Checking -local or -remote linksReferenceSetting up mappings: -mapfrom and -maptoControlling recursion: -rec

Controlling recursion: -rec

By default, recursion is off. This means that Big Brother reads the documents you explicitly specify (either on the command line or using the -stdin option), makes sure that the links they contain are valid, and stops.

If you want to check a whole site at once, you must turn recursion on. When recursion is on, Big Brother not only checks each link, but also determines whether it points to an HTML document. If it does, Big Brother fetches the document (which can be local or remote) and checks the links in it. If one of these links points to an HTML document, it is also fetched, and so on, recursively.

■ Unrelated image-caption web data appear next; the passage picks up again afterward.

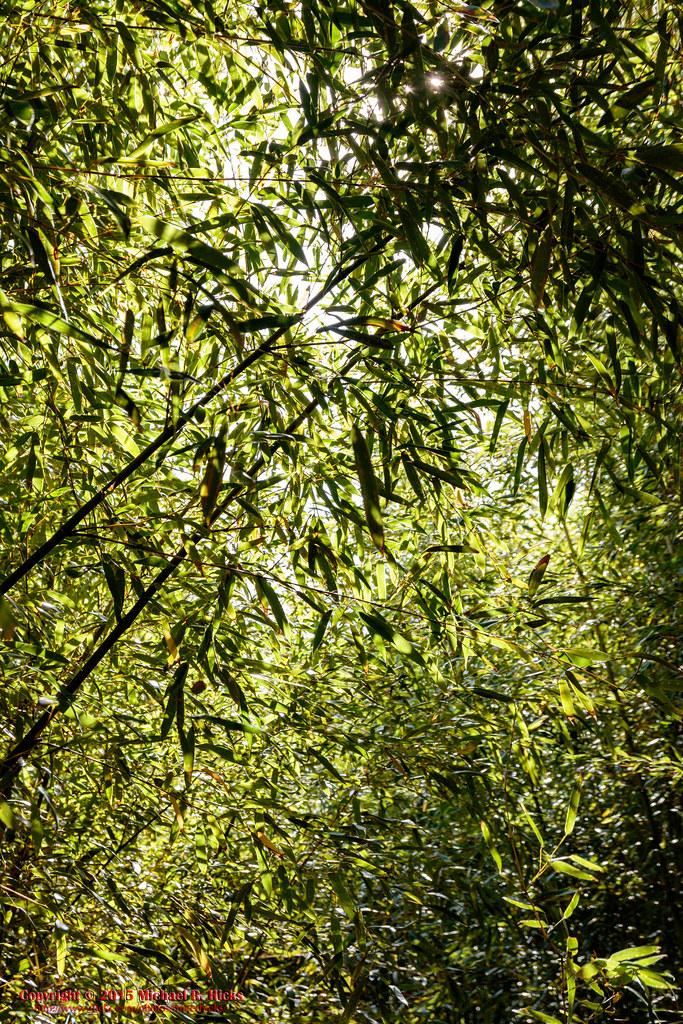 Cheekwood Botanical Garden & Museum of Art - October 11, 2… | Flickr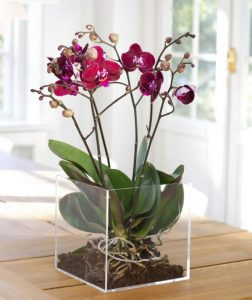 Billedresultat for healthy orchid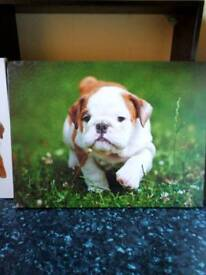 SMALL DOG CANVAS PICTURES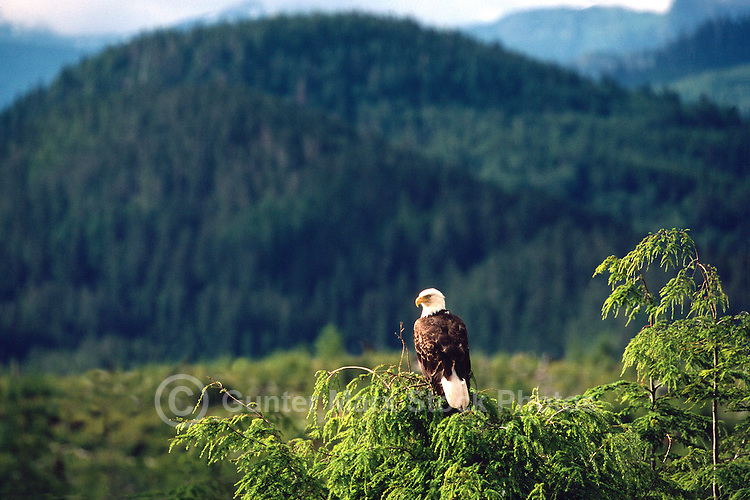 Mature Adult Bald Eagle (Haliaeetus leucocephalus) perched on Tree Top Branch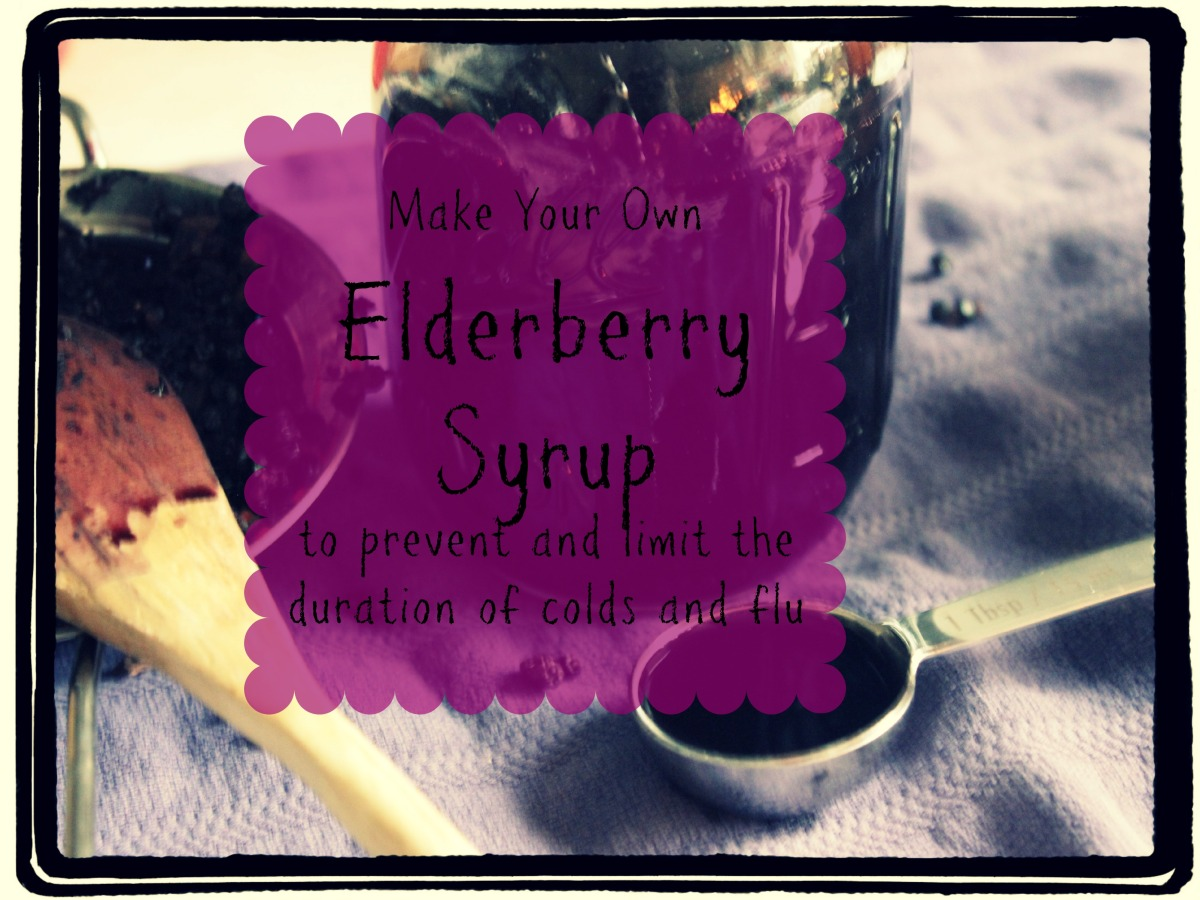 Prevent Colds & Flu with DIY Elderberry Syrup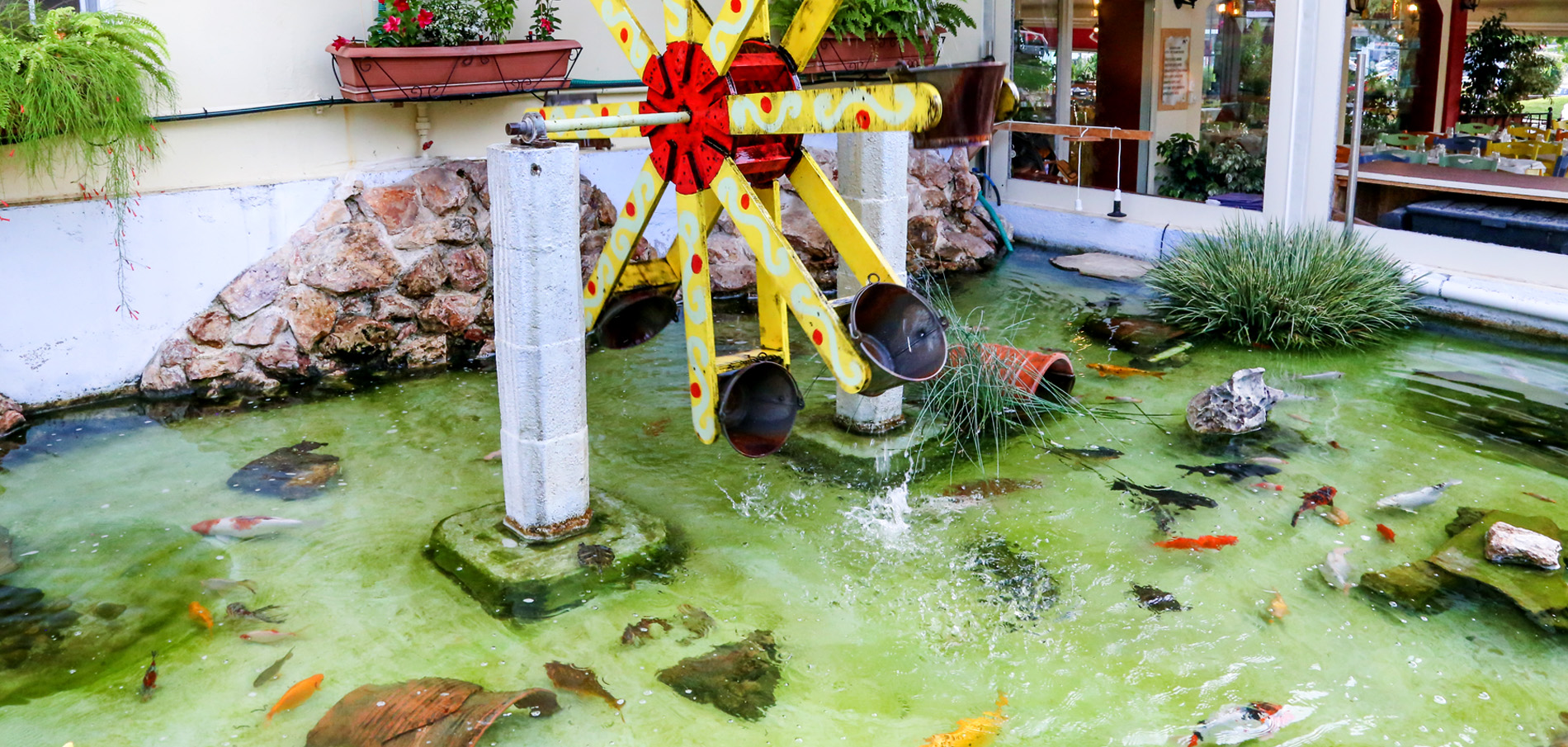 Κεμπαπτζίδικον Ο Νερόμυλος - ο νερόμυλος στη λίμνη με τα ψάρια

Of course, this process has to stop at some point, otherwise you are likely to check all of the World Wide Web! So, when recursion is on, you must provide a regular expression to define the boundary of your site. Every time Big Brother finds a link, it shall match it against the regular expression you have provided. If it does match, Big Brother fetches the document and checks it recursively; otherwise, it checks the link but doesn't follow it.

Here is the simplest, and most common, example. The address of my home page is http://pauillac.inria.fr/~fpottier/. If I want to check my whole site in a single run of Big Brother, I invoke it with the following option:

-rec "^http://pauillac\.inria\.fr/~fpottier/"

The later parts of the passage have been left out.